▸ **TASK REQUIREMENTS**
#1 Transcribe the passage of the Darfur funding statement that opens with the words containing "Congress has already" and closes with "for their lives.".
#2 According to the Darfur funding statement, how much emergency funding for Darfur and Chad has Congress already provided, and in which bill?
#3 Using the Darfur funding statement, explain why UN agencies and nongovernmental relief groups still struggle against tremendous logistical challenges despite the funding Congress has already provided.

▸ **TEXT SECTION**
/---
International Rescue Committee (IRC)

Darfur Crisis Requires $90 Million in Emergency U.S. Funding, Says International Rescue Committee

The humanitarian crisis in the Darfur region of Sudan, which has cost 50,000 lives and uprooted more than a million people, requires at least $90 million in additional emergency U.S. funding, according to the International Rescue Committee (IRC).  These funds are desperately needed to prevent further deaths from starvation and disease.

“The U.S. Congress and the Bush administration have characterized what is happening in Darfur in the starkest terms,” said George Rupp, IRC president.  “To stand by that characterization, the U.S. must respond to the ongoing suffering of the displaced in Darfur and refugees in neighboring Chad, the vast majority of them women and children.”

Congress has already provided $95 million in emergency funding for Darfur and Chad in the fiscal year 2005 defense appropriations bill, in response to what UN officials have called the world’s worst humanitarian disaster.  However, the Sudan government remains unable or unwilling to reign in the armed militia that is attacking civilians.  Consequently, UN agencies and nongovernmental relief groups continue to struggle against tremendous logistical challenges to assist those fleeing for their lives.
\---
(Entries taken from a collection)
/---
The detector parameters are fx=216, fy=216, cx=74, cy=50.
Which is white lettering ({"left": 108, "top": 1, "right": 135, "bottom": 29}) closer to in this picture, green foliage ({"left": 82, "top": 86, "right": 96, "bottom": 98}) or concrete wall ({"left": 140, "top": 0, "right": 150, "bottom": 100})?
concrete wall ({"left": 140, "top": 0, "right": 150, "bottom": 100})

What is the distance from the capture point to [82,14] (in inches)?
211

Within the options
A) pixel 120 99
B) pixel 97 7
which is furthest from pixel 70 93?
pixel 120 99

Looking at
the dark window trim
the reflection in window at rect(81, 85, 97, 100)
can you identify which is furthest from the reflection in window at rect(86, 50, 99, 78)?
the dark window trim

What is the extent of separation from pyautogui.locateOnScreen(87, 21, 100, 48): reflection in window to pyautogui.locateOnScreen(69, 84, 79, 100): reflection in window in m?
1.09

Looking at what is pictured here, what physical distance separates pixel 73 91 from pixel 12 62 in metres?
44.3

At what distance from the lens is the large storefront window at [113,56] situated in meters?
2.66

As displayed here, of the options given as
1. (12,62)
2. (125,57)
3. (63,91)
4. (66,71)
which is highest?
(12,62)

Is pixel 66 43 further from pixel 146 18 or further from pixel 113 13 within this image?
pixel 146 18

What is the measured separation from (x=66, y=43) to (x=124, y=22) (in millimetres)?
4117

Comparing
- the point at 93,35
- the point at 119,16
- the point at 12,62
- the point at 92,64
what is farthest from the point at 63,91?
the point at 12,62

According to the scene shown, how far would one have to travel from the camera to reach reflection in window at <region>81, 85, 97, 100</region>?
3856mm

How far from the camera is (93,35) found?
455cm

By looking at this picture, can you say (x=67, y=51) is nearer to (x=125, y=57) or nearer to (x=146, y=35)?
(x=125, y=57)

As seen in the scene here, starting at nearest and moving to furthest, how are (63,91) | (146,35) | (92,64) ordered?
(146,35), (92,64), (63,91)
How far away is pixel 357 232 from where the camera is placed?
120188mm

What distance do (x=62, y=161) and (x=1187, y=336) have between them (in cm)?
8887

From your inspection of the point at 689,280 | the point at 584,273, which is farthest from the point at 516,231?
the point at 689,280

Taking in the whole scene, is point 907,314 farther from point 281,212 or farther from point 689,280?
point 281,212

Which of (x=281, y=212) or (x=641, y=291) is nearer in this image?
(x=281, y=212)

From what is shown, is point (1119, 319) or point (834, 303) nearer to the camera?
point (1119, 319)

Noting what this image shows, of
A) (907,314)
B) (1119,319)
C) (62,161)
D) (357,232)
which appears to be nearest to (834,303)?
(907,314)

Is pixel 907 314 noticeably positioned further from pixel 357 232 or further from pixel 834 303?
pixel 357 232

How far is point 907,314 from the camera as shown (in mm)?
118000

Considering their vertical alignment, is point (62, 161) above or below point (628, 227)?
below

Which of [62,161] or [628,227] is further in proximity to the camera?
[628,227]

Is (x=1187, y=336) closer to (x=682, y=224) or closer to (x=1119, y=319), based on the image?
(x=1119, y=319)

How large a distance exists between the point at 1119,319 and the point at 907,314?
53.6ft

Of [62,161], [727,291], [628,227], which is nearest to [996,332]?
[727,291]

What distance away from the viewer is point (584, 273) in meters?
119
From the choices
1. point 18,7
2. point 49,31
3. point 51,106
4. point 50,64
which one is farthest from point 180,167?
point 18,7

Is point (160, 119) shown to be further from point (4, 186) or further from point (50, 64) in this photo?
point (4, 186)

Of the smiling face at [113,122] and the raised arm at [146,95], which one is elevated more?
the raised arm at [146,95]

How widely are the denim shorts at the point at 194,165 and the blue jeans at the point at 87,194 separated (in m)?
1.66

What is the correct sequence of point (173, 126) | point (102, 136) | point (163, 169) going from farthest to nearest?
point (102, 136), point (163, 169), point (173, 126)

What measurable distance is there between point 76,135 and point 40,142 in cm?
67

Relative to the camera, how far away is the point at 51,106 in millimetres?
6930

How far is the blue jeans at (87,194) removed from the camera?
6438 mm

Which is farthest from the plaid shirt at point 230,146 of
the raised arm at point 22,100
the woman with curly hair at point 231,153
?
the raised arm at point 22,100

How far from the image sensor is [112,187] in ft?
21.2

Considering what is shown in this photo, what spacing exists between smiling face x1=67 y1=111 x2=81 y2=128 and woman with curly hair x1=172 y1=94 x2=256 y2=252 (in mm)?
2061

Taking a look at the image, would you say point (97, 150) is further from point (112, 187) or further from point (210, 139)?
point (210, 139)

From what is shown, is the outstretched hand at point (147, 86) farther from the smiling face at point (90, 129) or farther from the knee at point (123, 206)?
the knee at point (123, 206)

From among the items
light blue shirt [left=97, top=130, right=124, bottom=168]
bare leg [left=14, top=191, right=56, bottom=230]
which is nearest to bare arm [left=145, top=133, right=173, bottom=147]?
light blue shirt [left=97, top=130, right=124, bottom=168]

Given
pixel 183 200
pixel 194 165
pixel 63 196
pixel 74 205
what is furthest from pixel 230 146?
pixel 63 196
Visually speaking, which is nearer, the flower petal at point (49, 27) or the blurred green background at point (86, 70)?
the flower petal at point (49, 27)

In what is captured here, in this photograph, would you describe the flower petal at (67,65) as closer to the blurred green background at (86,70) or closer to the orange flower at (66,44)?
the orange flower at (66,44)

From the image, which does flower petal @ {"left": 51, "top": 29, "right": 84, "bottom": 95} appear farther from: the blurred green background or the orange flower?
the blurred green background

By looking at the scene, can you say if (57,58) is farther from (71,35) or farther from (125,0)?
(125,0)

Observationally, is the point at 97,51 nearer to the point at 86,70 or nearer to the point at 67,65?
\---
▸ **EXPECTED OUTPUTS**
#1
Congress has already provided $95 million in emergency funding for Darfur and Chad in the fiscal year 2005 defense appropriations bill, in response to what UN officials have called the world’s worst humanitarian disaster.  However, the Sudan government remains unable or unwilling to reign in the armed militia that is attacking civilians.  Consequently, UN agencies and nongovernmental relief groups continue to struggle against tremendous logistical challenges to assist those fleeing for their lives.

#2 $95 million, in the fiscal year 2005 defense appropriations bill.

#3 The Sudan government remains unable or unwilling to control the armed militia that is attacking civilians. As a result, UN agencies and relief groups still face tremendous logistical challenges in helping those fleeing for their lives.